In the study, Mul-1867 provided 80 percent and greater protection against mortality from lung infections caused by a mix of Pseudomonas aeruginosa and Staphylococcus aureusbacteria and a bacterial-fungal mix of Pseudomonas aeruginosa and the fungi Candida albicans.
By comparison, mice treated with an aminoglycoside antibiotic widely used for the treatment of lung infections in cystic fibrosis patients had only a 50 percent survival rate in the experimental models.
“Mul-1867 is the first drug candidate in development that holds promise against resistant strains of bacteria, as well those infections caused by a mix of bacteria and fungi infections that plague cystic fibrosis patients,” Tetz said.
Cystic fibrosis is a progressive, genetic disease that causes mucus buildup that clogs the airways and traps bacteria, leading to infections, extensive lung damage and eventually, respiratory failure. According to the Cystic Fibrosis Foundation, the median predicted survival age in persons with cystic fibrosis in the United States is 39.3 years.

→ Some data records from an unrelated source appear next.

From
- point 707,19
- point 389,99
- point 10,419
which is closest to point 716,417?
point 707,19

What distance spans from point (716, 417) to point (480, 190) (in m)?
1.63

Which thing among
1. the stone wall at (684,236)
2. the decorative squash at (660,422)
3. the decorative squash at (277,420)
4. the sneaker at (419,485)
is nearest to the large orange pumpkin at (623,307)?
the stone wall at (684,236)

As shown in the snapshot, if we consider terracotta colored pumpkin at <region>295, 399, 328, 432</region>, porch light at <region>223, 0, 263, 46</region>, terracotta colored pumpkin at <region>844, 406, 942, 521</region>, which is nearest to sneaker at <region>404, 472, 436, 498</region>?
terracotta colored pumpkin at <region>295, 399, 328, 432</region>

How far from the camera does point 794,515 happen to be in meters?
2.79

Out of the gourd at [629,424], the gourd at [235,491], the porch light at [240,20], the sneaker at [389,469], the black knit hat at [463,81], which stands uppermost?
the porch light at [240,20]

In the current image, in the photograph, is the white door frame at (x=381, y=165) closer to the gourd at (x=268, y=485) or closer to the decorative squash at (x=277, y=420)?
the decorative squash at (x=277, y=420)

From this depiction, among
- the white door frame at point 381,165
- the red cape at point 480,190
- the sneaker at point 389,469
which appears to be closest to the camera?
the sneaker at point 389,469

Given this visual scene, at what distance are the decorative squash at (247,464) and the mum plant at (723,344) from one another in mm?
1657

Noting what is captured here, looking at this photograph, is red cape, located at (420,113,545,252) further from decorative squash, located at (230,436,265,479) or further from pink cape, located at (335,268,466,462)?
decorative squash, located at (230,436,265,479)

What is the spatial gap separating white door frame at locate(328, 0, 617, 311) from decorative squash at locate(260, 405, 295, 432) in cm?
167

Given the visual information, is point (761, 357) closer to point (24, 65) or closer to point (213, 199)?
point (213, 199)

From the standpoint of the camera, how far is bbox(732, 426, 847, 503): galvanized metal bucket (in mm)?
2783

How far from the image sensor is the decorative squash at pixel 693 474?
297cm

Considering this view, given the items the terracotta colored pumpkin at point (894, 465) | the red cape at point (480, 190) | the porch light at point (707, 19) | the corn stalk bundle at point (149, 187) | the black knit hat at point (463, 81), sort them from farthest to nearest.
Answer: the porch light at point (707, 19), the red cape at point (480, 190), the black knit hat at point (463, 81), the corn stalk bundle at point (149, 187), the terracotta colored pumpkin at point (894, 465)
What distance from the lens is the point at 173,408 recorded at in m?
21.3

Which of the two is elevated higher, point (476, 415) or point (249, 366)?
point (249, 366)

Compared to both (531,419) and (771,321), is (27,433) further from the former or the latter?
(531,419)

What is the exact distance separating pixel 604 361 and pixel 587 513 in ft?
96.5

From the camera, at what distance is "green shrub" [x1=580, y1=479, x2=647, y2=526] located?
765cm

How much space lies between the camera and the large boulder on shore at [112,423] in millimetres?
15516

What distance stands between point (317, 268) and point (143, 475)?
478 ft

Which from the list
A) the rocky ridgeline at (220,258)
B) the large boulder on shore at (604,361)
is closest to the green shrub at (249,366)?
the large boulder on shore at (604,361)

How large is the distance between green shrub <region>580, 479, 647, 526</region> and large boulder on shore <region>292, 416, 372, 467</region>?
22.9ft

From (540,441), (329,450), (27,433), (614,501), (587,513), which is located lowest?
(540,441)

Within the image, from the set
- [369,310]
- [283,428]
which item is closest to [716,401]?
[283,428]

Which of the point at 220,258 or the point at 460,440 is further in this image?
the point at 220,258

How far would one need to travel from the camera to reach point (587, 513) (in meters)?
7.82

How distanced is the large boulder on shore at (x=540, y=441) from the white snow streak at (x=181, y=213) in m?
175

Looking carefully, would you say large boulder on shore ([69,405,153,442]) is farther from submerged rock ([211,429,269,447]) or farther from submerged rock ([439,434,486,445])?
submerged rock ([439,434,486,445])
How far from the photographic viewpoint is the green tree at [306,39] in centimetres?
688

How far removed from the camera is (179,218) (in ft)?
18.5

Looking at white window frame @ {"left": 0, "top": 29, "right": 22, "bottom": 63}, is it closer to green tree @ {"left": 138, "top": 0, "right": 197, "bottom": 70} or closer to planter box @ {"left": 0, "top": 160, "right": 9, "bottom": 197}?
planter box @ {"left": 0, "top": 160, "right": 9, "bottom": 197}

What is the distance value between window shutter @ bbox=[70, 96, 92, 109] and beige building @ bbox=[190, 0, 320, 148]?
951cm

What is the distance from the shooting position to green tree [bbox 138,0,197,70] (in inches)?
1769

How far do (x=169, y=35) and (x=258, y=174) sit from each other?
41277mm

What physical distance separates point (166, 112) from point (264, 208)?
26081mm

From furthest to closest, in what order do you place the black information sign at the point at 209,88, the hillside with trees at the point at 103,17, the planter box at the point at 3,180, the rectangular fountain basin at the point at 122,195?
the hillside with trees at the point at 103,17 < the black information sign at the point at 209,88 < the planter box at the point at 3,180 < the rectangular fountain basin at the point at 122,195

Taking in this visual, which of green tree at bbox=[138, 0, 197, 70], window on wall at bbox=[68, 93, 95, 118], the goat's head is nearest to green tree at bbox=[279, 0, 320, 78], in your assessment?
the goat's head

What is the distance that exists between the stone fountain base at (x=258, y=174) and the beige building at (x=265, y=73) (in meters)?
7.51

The U.S. Food and Drug Administration recently granted Mul-1867 Orphan Drug Designation based on early indications of its potential for fighting lung infections in cystic fibrosis patients. The special status is intended to provide incentives for the development of drugs and biologics to treat rare diseases.
TGV-inhalonix also believes Mul-1867’s unique mechanism offers broad potential for the treatment of various bacterial and fungal infections in the general population, including respiratory tract infections in COPD patients, ventilator-associated pneumonia and fungal pneumonia.